ARPA-E’s Peter de Bock Talks Data Center Cooling Obstacles, Innovations
Data Center Knowledge sat down with Peter de Bock, head of ARPA-E, to discuss thermal management, the government’s COOLERCHIPS initiative, and ways to tackle today’s biggest data center energy challenges.
July 2, 2024
Cooling is one of the biggest challenges for the data center industry today. As AI workloads exponentially increase the need for speed and CPU time, the resulting energy creates significant heat dispersal. How a data center handles that heat becomes the biggest knot to untangle, impacting everything from energy bills and wear and tear on hardware systems to actual physical space usage within the facility.

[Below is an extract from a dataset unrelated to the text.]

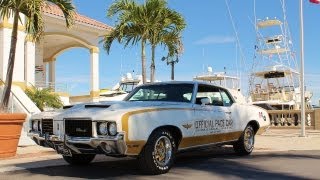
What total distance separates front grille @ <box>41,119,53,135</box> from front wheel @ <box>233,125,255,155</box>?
4.34 meters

How a facility is cooled has become the biggest inflection point for industry advancement, as it impacts everything from grid and infrastructure to site selection to power density per rack.
Amid this growing challenge, Data Center Knowledge’s editor-in-chief Wendy Schuchart sat down with Peter de Bock, program director of the US Department of Energy’s Advanced Research Projects Agency – Energy (ARPA-E) to talk about thermal management in data centers, partocularly around the program’s successful Cooling Operations Optimized for Leaps in Energy, Reliability and Carbon Hyper-efficiency for Information Processing Systems (COOLERCHIPS) initiative, and ways to tackle today’s biggest data center energy challenges.
The COOLERCHIPS initiative currently has 19 concurrent projects looking to reduce the total cooling energy of a typical data center to under 5% of what is seen in the industry standard.
The program contains different tracks, such as cooling loops, software for monitoring and reacting to cooling fluctuations, cooling systems for smaller modular or edge data centers, and the support of the technology required in those ventures.
The following transcript has been lightly edited for clarity and length.
Data Center Knowledge: So, tell me a little bit about ARPA-E and the COOLERCHIPS project.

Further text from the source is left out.